There are numerous monuments at Sanchi. The main are these, using the numbers assigned by Sir Alexander Cunningham, founder of the Archaeological Survey of India, who led excavations at Sanchi in 1854, which are still often used in the literature:
- The main terrace: Stupa 1 (Great Stupa), Stupa 3, Pillar 10 (Ashoka Pillar), Temple 18 (Mauryan apsidal), Temple 17 (Gupta).
- Eastern Area: Temple 45 (10th century CE).
- Southern Area: Temple 40
- The western slope: Monastery 51 and Stupa
- The Archaeological Museum

==Nearby Buddhist sites==
Sanchi is one of a number of Buddhist sites in close vicinity of Vidisha. Other Buddhist complexes nearby are;
- Sonari
- Satdhara (the remains of Sariputta and Moglayan from here are now in Sanchi)
- Bhojpur
- Andher
All the sites are south of Vidisha. Some other Buddhist sites have been recently studied.

==Buddhist University==
On 11 September 2012, the Government of Madhya Pradesh announced the Sanchi University of Buddhist-Indic Studies, which is being built in collaboration with the government of Sri Lanka and Bhutan and will be located at Sanchi, in close proximity to the stupa. Designed by Sri Lankan architect SW Isurunath Bulankulame, the university will have various facilities, combined with a green landscape and usage of natural energy.

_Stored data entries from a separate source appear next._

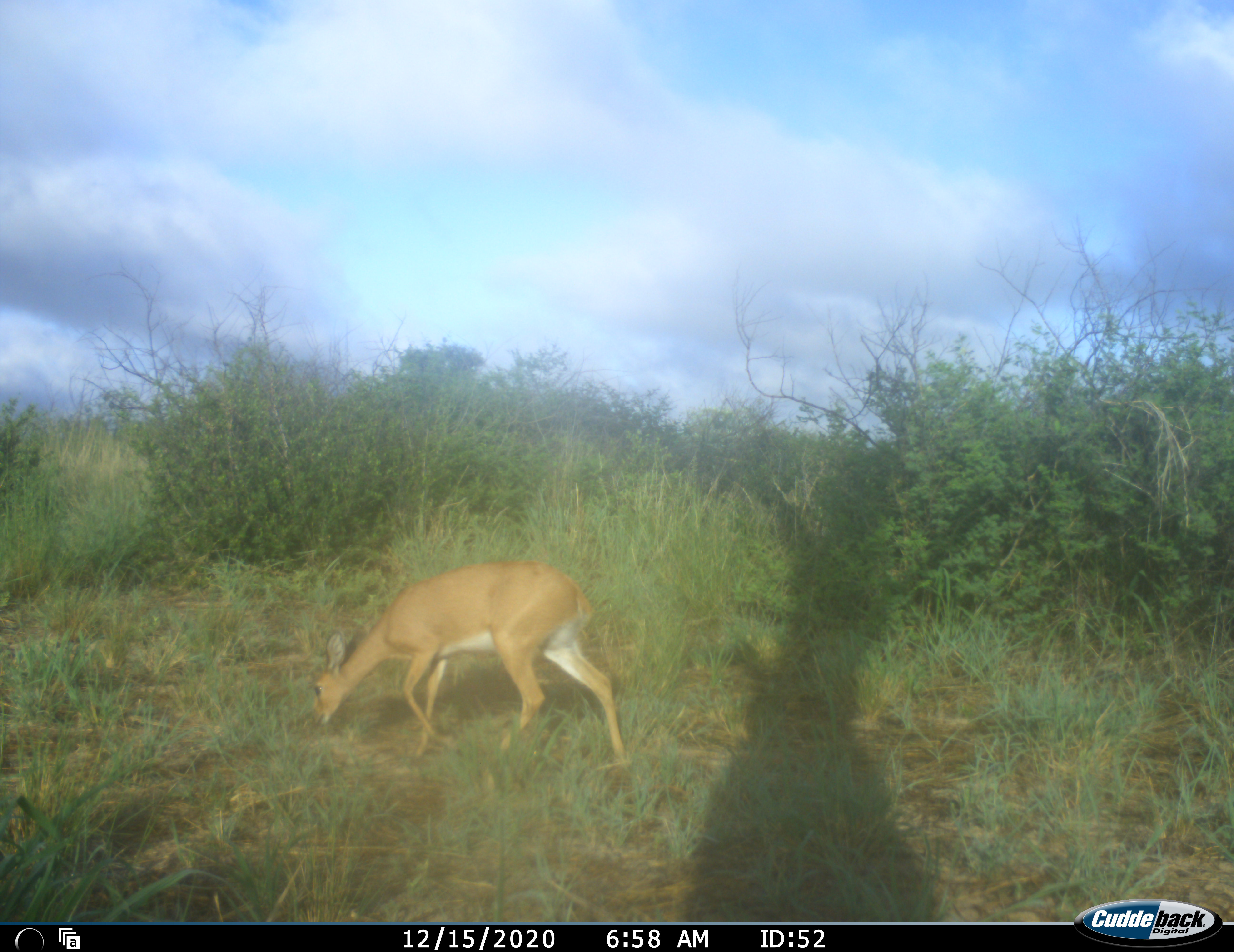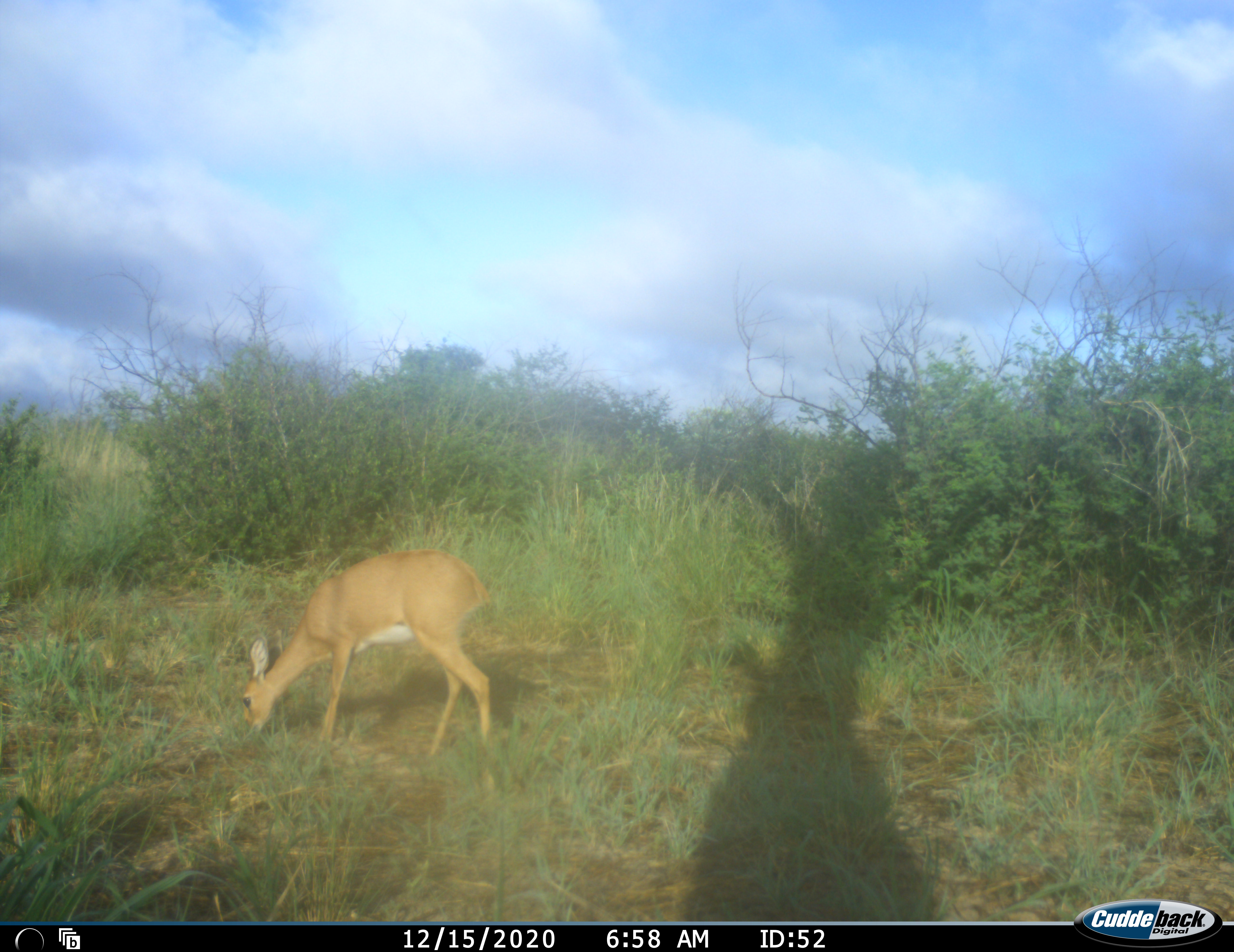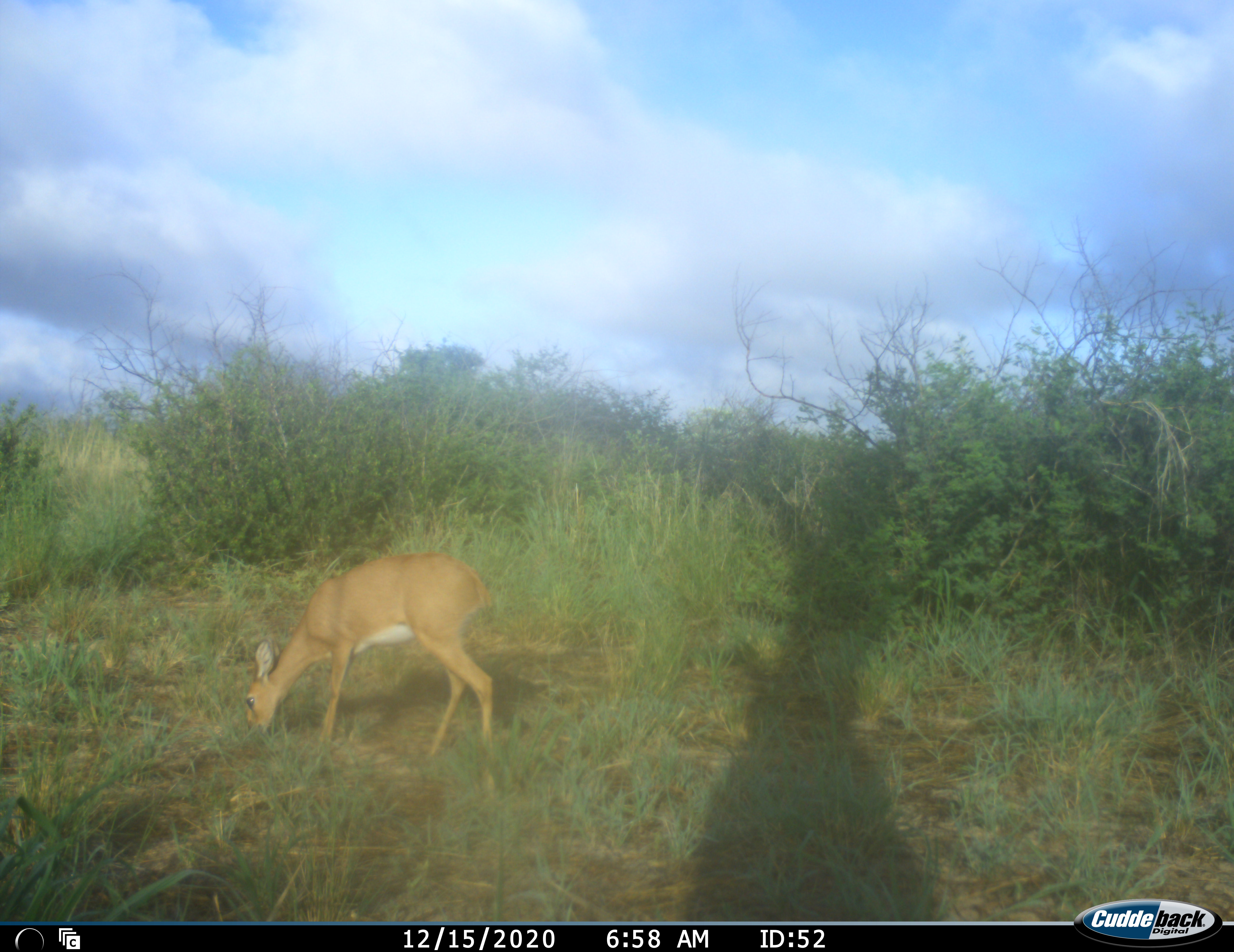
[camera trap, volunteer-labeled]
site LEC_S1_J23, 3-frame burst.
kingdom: Animalia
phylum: Chordata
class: Mammalia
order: Artiodactyla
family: Bovidae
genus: Raphicerus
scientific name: Raphicerus campestris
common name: steenbok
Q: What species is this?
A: Steenbok (Raphicerus campestris).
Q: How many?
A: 1.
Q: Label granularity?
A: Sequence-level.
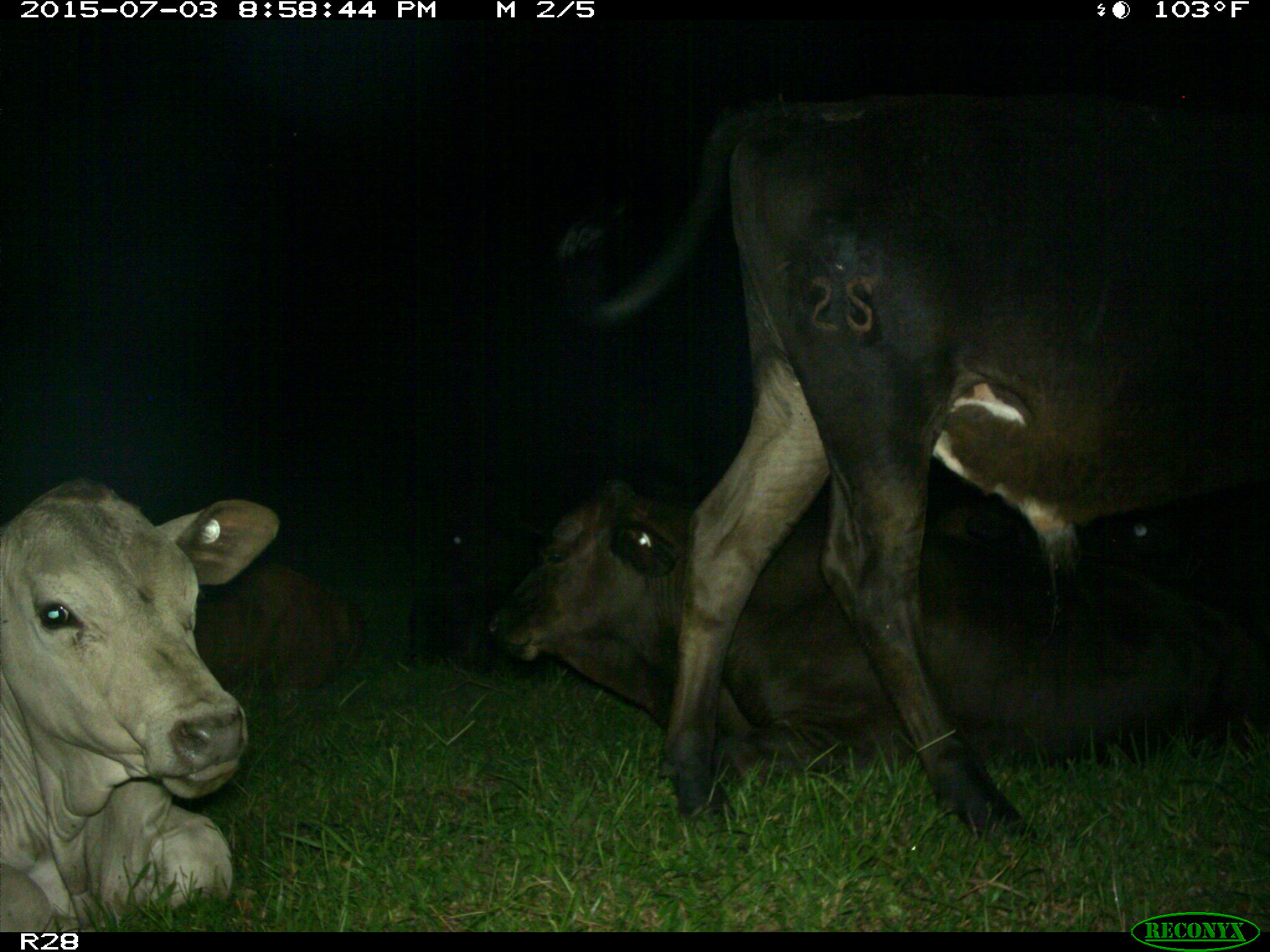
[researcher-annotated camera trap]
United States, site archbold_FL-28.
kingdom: Animalia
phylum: Chordata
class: Mammalia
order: Artiodactyla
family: Bovidae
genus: Bos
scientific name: Bos taurus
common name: domestic cow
Bos taurus (domestic cow).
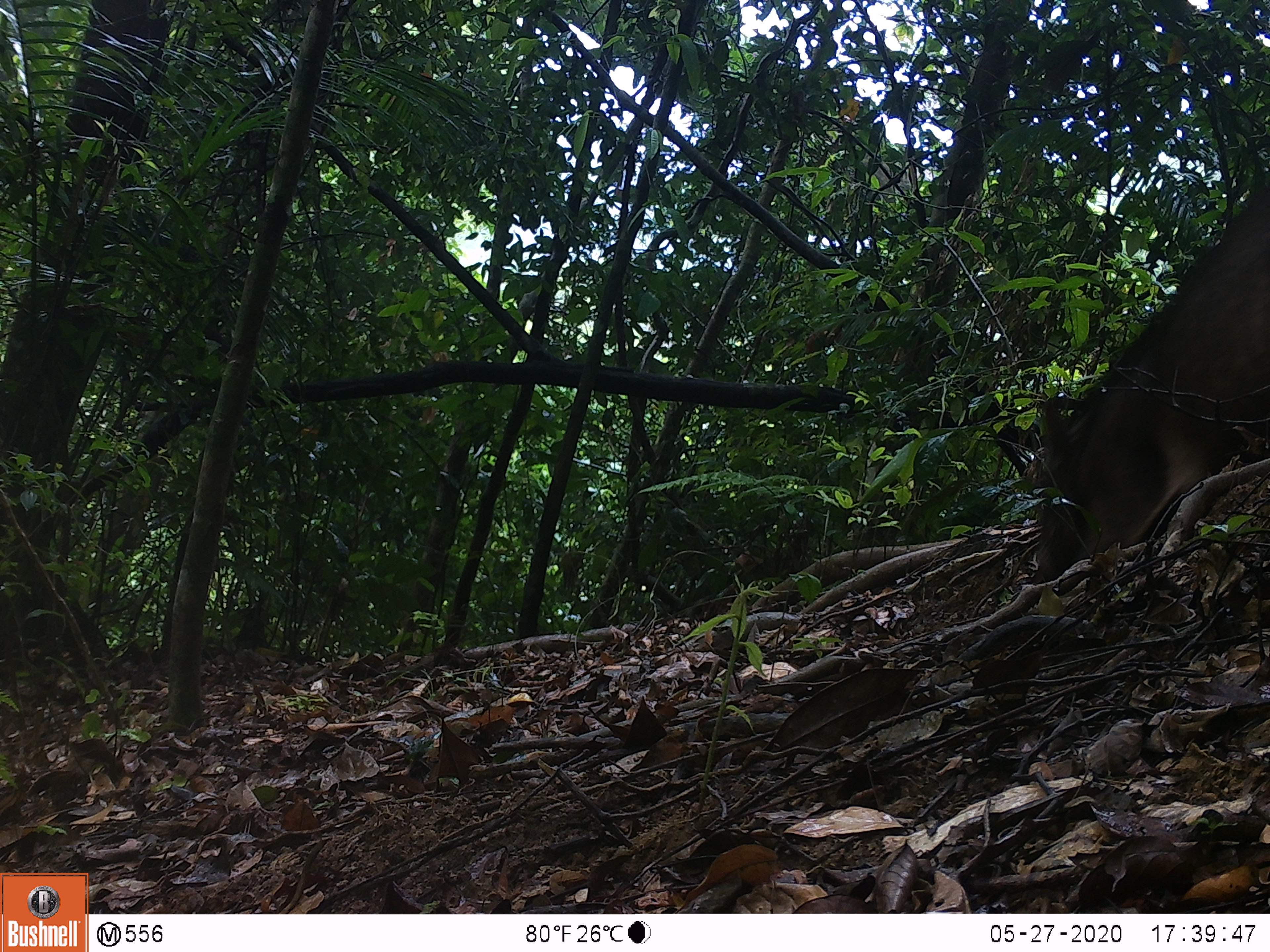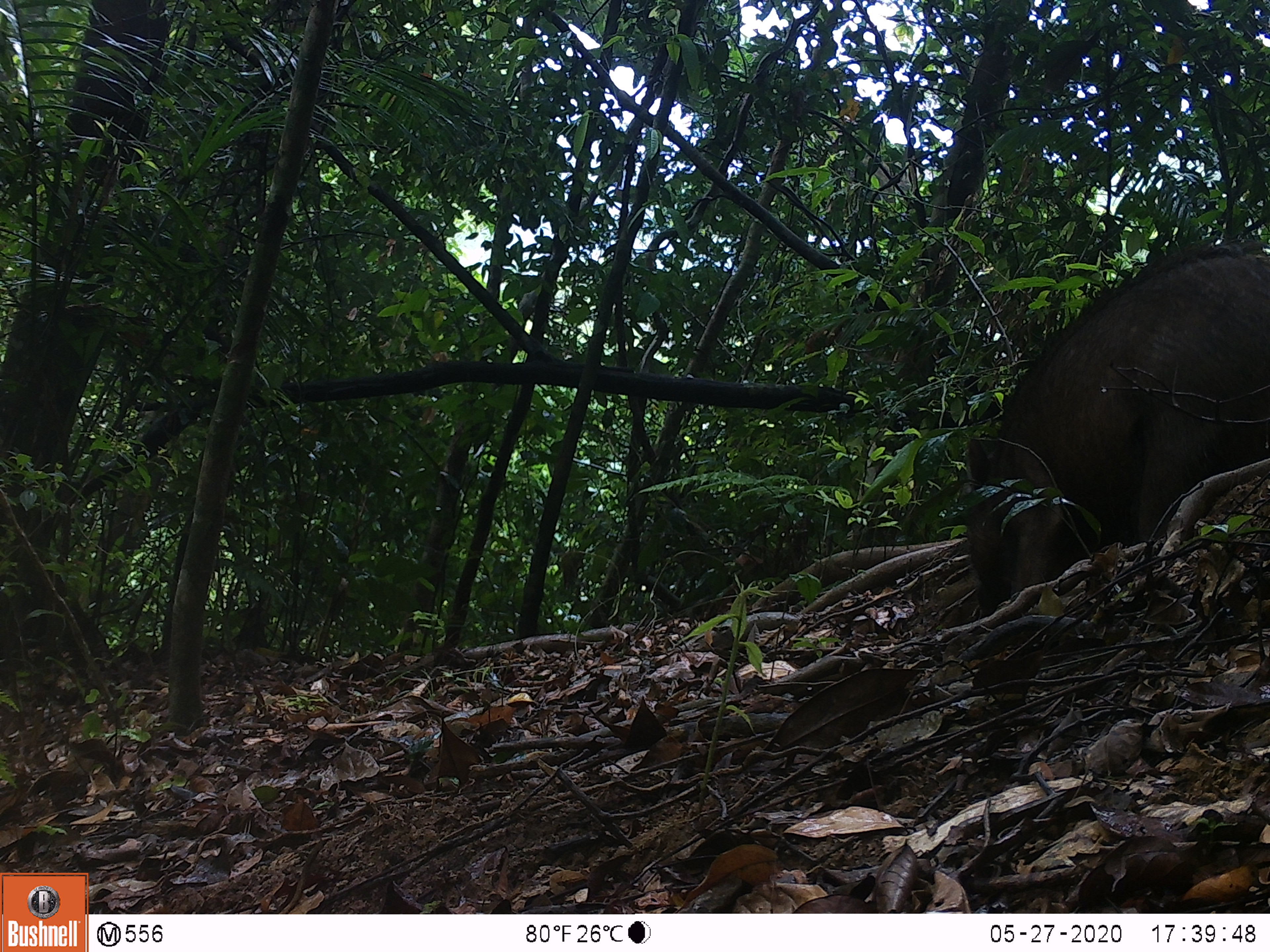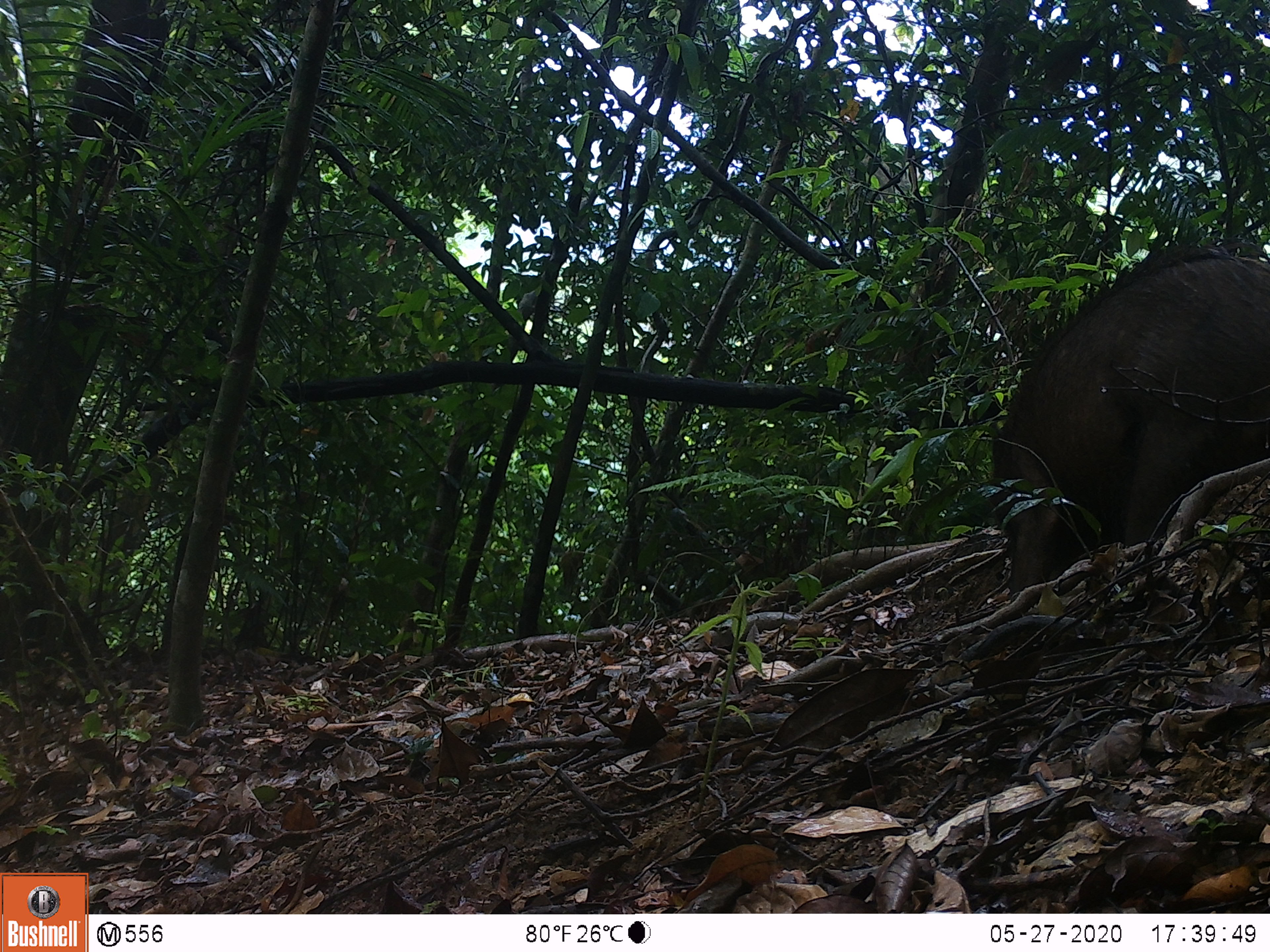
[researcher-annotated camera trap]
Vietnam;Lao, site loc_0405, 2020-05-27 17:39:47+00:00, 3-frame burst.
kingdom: Animalia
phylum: Chordata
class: Mammalia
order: Artiodactyla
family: Suidae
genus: Sus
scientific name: Sus scrofa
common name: eurasian wild pig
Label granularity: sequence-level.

The foundation stone for the university was laid on 17 September 2012 by Sri Lankan president Mahinda Rajapaksa, Bhutan's Prime Minister Jigmi Yozyer Thinley, and Mahabodhi Society of Sri Lanka president Bangala Upatissa Nayaka Thero, amid high security due to a massive protest being organised by MDMK leader Vaiko against Rajapaksa, who had specially arrived in Madhya Pradesh with many protesters, but ultimately stopped.

==Solar city==
On September 6, 2023, Sanchi, home to a World Heritage Site in Madhya Pradesh, was inaugurated as India’s first solar city. The project, which involves the installation of rooftop solar panels at all institutional buildings like schools, government offices, railway stations, post offices, and streetlights, has been claimed to reduce more than 14,000 tonnes of carbon dioxide emissions annually, which is equivalent to the amount of CO₂ reduced by over 2 lakh adult trees.